The main outcome measures (response accuracy) of the working memory and emotion recognition tasks were screened for outliers, which were defined as a z score ≥|3.0| on the working memory task and two or more z scores ≥|3.0| on the emotion recognition task (as emotions were displayed in random order; interpreted as indicative of insufficient task effort). First, linear regression analysis was used for the analysis of working memory between clusters. Then, emotion recognition was compared between clusters using a linear mixed-effects model (LME4 package) [36] to account for within-subject variance (emotions nested within subjects). Next, we repeated the mixed-effects model with working memory now included as a covariate of interest. Post-hoc comparisons between all clusters were performed, using the false discovery rate (FDR) q values to account for multiple comparisons. Finally, sensitivity analyses were performed by, respectively, adding medication status (yes/no), site, and ADHD symptom counts as covariates of non-interest. Age, sex, and IQ were added as covariates of non-interest in all main analyses. Effect sizes are reported as ‘r’ (small ≥ 0.10, medium ≥ 0.30, large ≥ 0.50) [37].

Response bias

To investigate differences in response patterns, we calculated the overall frequency of commission errors for each emotion (i.e. how often that emotion was incorrectly chosen) as a percentage of all non-target trials. We compared these percentages between clusters using linear regression analyses with the percentage of commission errors for each emotion separately as outcome measure, using the FDR q value to account for multiple comparisons.

Results

Model-based clustering

The best-fitting model had a BIC of –1653.036 and included four clusters ellipsoidal in distribution, with variable volume and orientation [33]. The second-best model was a three-cluster solution with a BIC value of –1693.346. A difference in BIC of 4 is considered as positive evidence in favor of the model with the greater BIC, this pointing to a better fit of the four-cluster model. The average classification certainty was 88%.

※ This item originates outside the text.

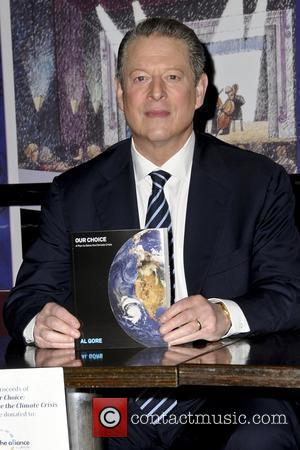 Al Gore signs copies of his book 'Our Choice: A Plan to Solve the Climate Crisis' for Book Soup at...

See Fig. 2 for a graphical representation of the clusters (both raw and standardized scores for presentation purposes). The ‘Low’ [1] cluster (classification certainty 89%) exhibited low levels of CU traits and reactive and proactive aggression; the ‘Low-Moderate’ [2] cluster (classification certainty 82%) exhibited low-medium levels of CU traits and reactive aggression and low proactive aggression; the ‘CU-Reactive’ [3] cluster (classification certainty 90%) exhibited high levels of CU traits, (moderately) high reactive aggression, and low-to-medium proactive aggression; The ‘CU-Mixed’ [4] cluster (classification certainty 95%) exhibited high levels of CU traits, high reactive aggression, and high proactive aggression.

Fig. 2
figure 2

Standardized and raw means of variables used for clustering. CU callous-unemotional. Error bars indicate 95% confidence intervals

Fig. 3
figure 3

Confusion matrices showing emotion (mis)identification patterns. Values on the diagonal indicate the percentage of correct responses

Cluster characteristics

CANTAB data were missing for a subset of participants (n = 51) included in the cluster analysis See Table 1 for cluster characteristics and differences for the sample who completed the CANTAB. The clusters differed in level of CU traits [F(3, 188) = 59.5, p < 0.001], reactive [F(3, 188) = 53.7, p < 0.001], and proactive aggression [F(3, 188) = 220.1, p < 0.001]. While mean levels of CU traits and reactive aggression did not differ between the CU-Reactive and CU-Mixed clusters, the CU-Mixed cluster showed a higher level of proactive aggression. The proportion of cases differed between clusters [χ2 = 63.4, df = 3, p < 0.001], being highest in the CU-Reactive and CU-Mixed clusters. The clusters included different proportions of males [χ2 = 14.3, df = 3, p = 0.003], with the highest proportion in the CU-Reactive cluster. The number of participants with ODD [χ2 = 34.3, df = 3, p < 0.001] and CD [χ2 = 36.2, df = 3, p < 0.001] differed across clusters, with the lowest proportions in the Low cluster. The number of participants with ADHD [χ2 = 20.3, df = 3, p < 0.001] and mean ADHD symptom count [F(3, 188) = 16.5, p < 0.001] also differed between the clusters, with the highest numbers in the CU-Reactive cluster. The proportion of individuals using psychotropic medication was different across clusters [χ2 = 35.6, df = 3, p < 0.001], with the highest proportion in the CU-Reactive and CU-Mixed clusters. Mean age [F(3, 188) = 4.0, p = 0.008] and IQ [F(3, 187) = 5.8, p < 0.001] differed between clusters, with the highest age (although not significantly older than the Low cluster) and the lowest IQ (while still in the normal range) in the CU-Mixed cluster. Supplementary table 1 contains the cluster characteristics based on the whole sample.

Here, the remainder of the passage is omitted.